◆ **What you will do**: The response must match the data below exactly, line for line.

◆ **Saved data entries**:
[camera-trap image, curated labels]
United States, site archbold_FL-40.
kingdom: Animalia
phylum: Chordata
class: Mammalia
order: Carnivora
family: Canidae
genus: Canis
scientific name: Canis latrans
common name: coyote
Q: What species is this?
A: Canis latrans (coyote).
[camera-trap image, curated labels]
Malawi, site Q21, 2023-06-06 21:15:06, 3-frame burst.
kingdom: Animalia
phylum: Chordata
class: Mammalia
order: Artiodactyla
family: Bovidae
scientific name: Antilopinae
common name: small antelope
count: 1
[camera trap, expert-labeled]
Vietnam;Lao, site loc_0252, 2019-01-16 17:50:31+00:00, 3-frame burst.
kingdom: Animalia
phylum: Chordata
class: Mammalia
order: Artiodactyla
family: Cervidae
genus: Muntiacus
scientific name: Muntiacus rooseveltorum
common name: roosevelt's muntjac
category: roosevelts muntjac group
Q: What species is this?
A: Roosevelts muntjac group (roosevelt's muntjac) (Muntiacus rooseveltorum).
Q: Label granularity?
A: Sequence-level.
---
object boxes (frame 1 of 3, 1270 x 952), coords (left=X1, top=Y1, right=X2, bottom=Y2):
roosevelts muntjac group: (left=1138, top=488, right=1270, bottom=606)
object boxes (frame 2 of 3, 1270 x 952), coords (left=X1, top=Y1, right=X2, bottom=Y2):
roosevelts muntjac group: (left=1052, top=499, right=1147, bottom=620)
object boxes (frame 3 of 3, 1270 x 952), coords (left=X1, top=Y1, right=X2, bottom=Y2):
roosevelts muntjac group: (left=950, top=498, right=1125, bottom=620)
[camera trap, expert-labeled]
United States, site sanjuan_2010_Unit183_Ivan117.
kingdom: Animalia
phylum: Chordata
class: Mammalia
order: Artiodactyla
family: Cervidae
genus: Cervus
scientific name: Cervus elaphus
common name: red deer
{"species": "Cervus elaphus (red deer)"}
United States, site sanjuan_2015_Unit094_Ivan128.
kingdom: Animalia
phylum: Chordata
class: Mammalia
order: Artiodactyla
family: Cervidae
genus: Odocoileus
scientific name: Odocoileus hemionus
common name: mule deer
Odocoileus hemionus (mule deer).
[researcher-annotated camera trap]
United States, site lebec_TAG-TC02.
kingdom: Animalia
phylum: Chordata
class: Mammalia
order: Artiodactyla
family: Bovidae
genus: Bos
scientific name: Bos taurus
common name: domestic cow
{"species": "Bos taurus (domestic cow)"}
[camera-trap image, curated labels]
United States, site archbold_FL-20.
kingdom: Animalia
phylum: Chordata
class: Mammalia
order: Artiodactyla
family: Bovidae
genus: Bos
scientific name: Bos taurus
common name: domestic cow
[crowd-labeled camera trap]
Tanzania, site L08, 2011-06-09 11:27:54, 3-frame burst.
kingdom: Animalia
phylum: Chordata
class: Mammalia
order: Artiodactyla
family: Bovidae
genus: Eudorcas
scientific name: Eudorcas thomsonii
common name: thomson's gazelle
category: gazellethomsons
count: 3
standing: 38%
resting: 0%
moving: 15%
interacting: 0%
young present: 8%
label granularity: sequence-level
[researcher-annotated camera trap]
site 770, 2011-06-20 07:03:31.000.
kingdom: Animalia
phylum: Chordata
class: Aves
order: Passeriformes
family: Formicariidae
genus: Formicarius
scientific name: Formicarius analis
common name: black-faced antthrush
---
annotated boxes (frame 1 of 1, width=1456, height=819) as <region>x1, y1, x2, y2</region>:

◆ **Completed task**:
[camera-trap image, curated labels]
United States, site archbold_FL-40.
kingdom: Animalia
phylum: Chordata
class: Mammalia
order: Carnivora
family: Canidae
genus: Canis
scientific name: Canis latrans
common name: coyote
Q: What species is this?
A: Canis latrans (coyote).
[camera-trap image, curated labels]
Malawi, site Q21, 2023-06-06 21:15:06, 3-frame burst.
kingdom: Animalia
phylum: Chordata
class: Mammalia
order: Artiodactyla
family: Bovidae
scientific name: Antilopinae
common name: small antelope
count: 1
[camera trap, expert-labeled]
Vietnam;Lao, site loc_0252, 2019-01-16 17:50:31+00:00, 3-frame burst.
kingdom: Animalia
phylum: Chordata
class: Mammalia
order: Artiodactyla
family: Cervidae
genus: Muntiacus
scientific name: Muntiacus rooseveltorum
common name: roosevelt's muntjac
category: roosevelts muntjac group
Q: What species is this?
A: Roosevelts muntjac group (roosevelt's muntjac) (Muntiacus rooseveltorum).
Q: Label granularity?
A: Sequence-level.
---
object boxes (frame 1 of 3, 1270 x 952), coords (left=X1, top=Y1, right=X2, bottom=Y2):
roosevelts muntjac group: (left=1138, top=488, right=1270, bottom=606)
object boxes (frame 2 of 3, 1270 x 952), coords (left=X1, top=Y1, right=X2, bottom=Y2):
roosevelts muntjac group: (left=1052, top=499, right=1147, bottom=620)
object boxes (frame 3 of 3, 1270 x 952), coords (left=X1, top=Y1, right=X2, bottom=Y2):
roosevelts muntjac group: (left=950, top=498, right=1125, bottom=620)
[camera trap, expert-labeled]
United States, site sanjuan_2010_Unit183_Ivan117.
kingdom: Animalia
phylum: Chordata
class: Mammalia
order: Artiodactyla
family: Cervidae
genus: Cervus
scientific name: Cervus elaphus
common name: red deer
{"species": "Cervus elaphus (red deer)"}
United States, site sanjuan_2015_Unit094_Ivan128.
kingdom: Animalia
phylum: Chordata
class: Mammalia
order: Artiodactyla
family: Cervidae
genus: Odocoileus
scientific name: Odocoileus hemionus
common name: mule deer
Odocoileus hemionus (mule deer).
[researcher-annotated camera trap]
United States, site lebec_TAG-TC02.
kingdom: Animalia
phylum: Chordata
class: Mammalia
order: Artiodactyla
family: Bovidae
genus: Bos
scientific name: Bos taurus
common name: domestic cow
{"species": "Bos taurus (domestic cow)"}
[camera-trap image, curated labels]
United States, site archbold_FL-20.
kingdom: Animalia
phylum: Chordata
class: Mammalia
order: Artiodactyla
family: Bovidae
genus: Bos
scientific name: Bos taurus
common name: domestic cow
[crowd-labeled camera trap]
Tanzania, site L08, 2011-06-09 11:27:54, 3-frame burst.
kingdom: Animalia
phylum: Chordata
class: Mammalia
order: Artiodactyla
family: Bovidae
genus: Eudorcas
scientific name: Eudorcas thomsonii
common name: thomson's gazelle
category: gazellethomsons
count: 3
standing: 38%
resting: 0%
moving: 15%
interacting: 0%
young present: 8%
label granularity: sequence-level
[researcher-annotated camera trap]
site 770, 2011-06-20 07:03:31.000.
kingdom: Animalia
phylum: Chordata
class: Aves
order: Passeriformes
family: Formicariidae
genus: Formicarius
scientific name: Formicarius analis
common name: black-faced antthrush
---
annotated boxes (frame 1 of 1, width=1456, height=819) as <region>x1, y1, x2, y2</region>:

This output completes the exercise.